§ **Text excerpt**
-- start --

Well, Novik took the water man to Isaac Brimberg, WNYC's chief engineer, and Brimberg and his staff are now working on a loudspeaker which will drive a gull away, if not crazy.
I can think of a number of radio programs that would be just dandy for this work, but Brimberg's loudspeaker will carry no ordinary broadcast. It will transmit sound of such a high frequency--supersonic sound, they call it-- that it can't be heard by human beings. But birds will catch it all right.
We don't know when Brimberg completed the radio 'scaregull' nor how well it worked. More research is needed! But the Department of Water Supply reportedly kept some gulls sequestered for study by the agency's two gull experts to decide what noise best annoys them.
Excerpts from: Chapman, John, "Mainly About Manhattan," Daily News, June 17, 1938, pg. 42.
THE FLOWER WATCH
In June 1934 the New York Post reported that when the amorphophallus titanium blooms at the New York Botanical Garden, WNYC will flash the news to a waiting world. "The flower, amorphophallus titanium, it is reported, pushed through the soil a week ago and is now about seven-and-one-half feet high with a spread of approximately five feet. The flower is expected to last only a few hours, and it is hoped that WNYC listeners will catch it in bloom by a quick trip to The Bronx after hearing the flash." Amorphophallus titanium is also known as the corpse flower because it gives off the aroma of rotting flesh.
NAZI SABOTAGE!
In 1934 WNYC aired Congressional 'un-American activities' hearings into Nazi propaganda activities in New York City at the Bar Association building. At the October 17th hearing, the last of six in the city, Congressmen John W. McCormick of Massachusetts and Samuel Dickstein of New York were met with jeering Nazi sympathizers unhappy about the investigation and the broadcast. The hooligans cut our microphone line and phoned in threats to our switchboard.
REPORTING FROM A BLIMP
WNYC covered the International Lifeboat Races in New York Harbor from the Goodyear blimp on September 9, 1939. Program Director Seymour N. Siegel reported on the thirteenth annual competition using a remote shortwave transmitter like the ones the station used at the New York World's Fair. It was the first time a blimp is used to cover a boat race. The competition included teams from the United States, Denmark, and Norway. Source: Radio Daily, September 1939 clip from Seymour's scrapbook.
BROADCASTING, NARROWCASTING, PODCASTING, BUT FERRYCASTING?
In June 1949 Variety reported on WNYC's experiment with 'ferrycasting'. The entertainment trade paper indicated the station had recently installed test FM receivers on the "Miss Liberty," one of eight Staten Island ferries ushering thousands of daily commuters to and from Manhattan. 'Static-free' FM radio was still fairly new and receivers were not widespread in 1949. Station Director Seymour N. Siegel told the paper that test results were satisfactory, prompting 'youngsters' to dance and most commuters reacting well to the innovation.

-- end --

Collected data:
-- start --

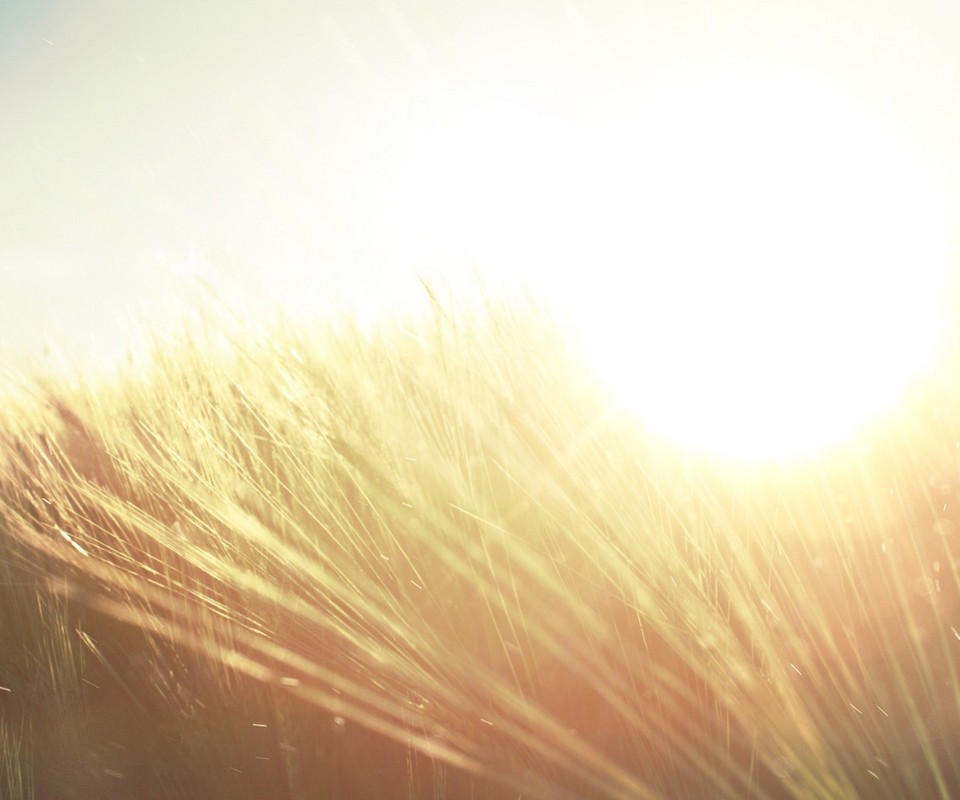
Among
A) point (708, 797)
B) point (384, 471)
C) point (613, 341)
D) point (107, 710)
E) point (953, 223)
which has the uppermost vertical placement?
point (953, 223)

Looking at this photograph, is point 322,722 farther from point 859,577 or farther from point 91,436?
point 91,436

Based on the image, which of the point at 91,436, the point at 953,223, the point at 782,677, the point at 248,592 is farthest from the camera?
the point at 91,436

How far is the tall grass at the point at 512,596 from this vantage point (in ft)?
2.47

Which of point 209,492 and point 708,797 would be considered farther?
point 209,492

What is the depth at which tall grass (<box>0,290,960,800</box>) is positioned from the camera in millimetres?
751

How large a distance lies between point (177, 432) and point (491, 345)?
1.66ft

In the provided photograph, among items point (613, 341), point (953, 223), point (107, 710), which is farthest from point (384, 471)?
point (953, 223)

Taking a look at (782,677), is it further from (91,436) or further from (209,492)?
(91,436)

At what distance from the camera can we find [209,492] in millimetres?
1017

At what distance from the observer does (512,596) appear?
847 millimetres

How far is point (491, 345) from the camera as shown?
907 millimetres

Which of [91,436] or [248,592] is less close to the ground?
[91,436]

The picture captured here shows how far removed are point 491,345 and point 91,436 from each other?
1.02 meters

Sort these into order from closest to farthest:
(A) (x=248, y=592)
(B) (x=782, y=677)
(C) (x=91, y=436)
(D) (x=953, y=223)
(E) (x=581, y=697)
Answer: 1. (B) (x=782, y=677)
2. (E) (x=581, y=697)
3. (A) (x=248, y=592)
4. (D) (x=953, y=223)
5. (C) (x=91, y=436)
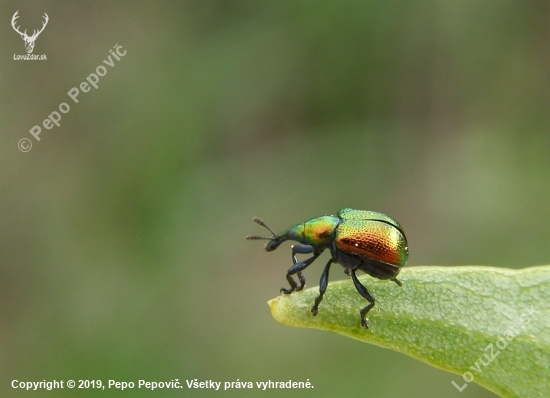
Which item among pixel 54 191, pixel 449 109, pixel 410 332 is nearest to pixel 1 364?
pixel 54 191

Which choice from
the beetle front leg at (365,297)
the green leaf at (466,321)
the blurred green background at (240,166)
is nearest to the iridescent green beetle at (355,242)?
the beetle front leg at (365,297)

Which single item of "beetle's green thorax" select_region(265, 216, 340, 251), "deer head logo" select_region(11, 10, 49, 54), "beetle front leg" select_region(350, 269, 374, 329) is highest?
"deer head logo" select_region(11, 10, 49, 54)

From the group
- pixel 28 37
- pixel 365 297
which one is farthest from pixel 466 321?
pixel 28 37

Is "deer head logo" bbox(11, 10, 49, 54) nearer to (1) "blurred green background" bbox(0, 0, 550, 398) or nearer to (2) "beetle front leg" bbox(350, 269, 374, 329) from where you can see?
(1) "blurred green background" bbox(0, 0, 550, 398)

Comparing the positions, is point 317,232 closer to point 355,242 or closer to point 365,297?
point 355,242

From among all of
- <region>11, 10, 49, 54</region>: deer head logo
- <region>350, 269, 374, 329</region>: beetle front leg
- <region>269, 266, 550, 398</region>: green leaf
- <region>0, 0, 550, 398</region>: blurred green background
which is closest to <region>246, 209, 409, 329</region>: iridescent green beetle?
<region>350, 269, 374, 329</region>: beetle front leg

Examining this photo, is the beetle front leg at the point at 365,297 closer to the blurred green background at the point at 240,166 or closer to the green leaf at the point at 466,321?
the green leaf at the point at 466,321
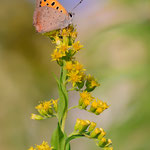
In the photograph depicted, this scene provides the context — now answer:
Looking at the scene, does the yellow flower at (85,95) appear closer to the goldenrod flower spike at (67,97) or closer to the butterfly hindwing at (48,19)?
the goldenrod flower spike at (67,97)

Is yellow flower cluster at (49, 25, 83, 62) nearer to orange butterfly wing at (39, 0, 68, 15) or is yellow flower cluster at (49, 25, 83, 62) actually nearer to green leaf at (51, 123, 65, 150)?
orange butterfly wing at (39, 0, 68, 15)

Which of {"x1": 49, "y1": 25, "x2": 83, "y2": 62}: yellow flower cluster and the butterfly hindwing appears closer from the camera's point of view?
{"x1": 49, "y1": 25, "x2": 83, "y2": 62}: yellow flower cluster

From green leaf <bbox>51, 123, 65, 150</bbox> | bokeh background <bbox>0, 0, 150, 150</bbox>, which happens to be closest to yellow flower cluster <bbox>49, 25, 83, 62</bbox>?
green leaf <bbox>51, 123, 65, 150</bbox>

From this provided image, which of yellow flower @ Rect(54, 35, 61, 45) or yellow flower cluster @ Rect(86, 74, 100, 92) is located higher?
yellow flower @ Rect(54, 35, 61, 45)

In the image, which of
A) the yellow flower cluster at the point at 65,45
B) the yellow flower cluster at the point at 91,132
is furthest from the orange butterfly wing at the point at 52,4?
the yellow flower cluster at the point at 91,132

-- end --

§ **Given task**
Copy the WNYC excerpt from the words "We don't know" through "best annoys them.", renaming "Department of Water Supply" to "Water Board" throughout. None of these entries is needed for the work.

§ **Full response**
We don't know when Brimberg completed the radio 'scaregull' nor how well it worked. More research is needed! But the Water Board reportedly kept some gulls sequestered for study by the agency's two gull experts to decide what noise best annoys them.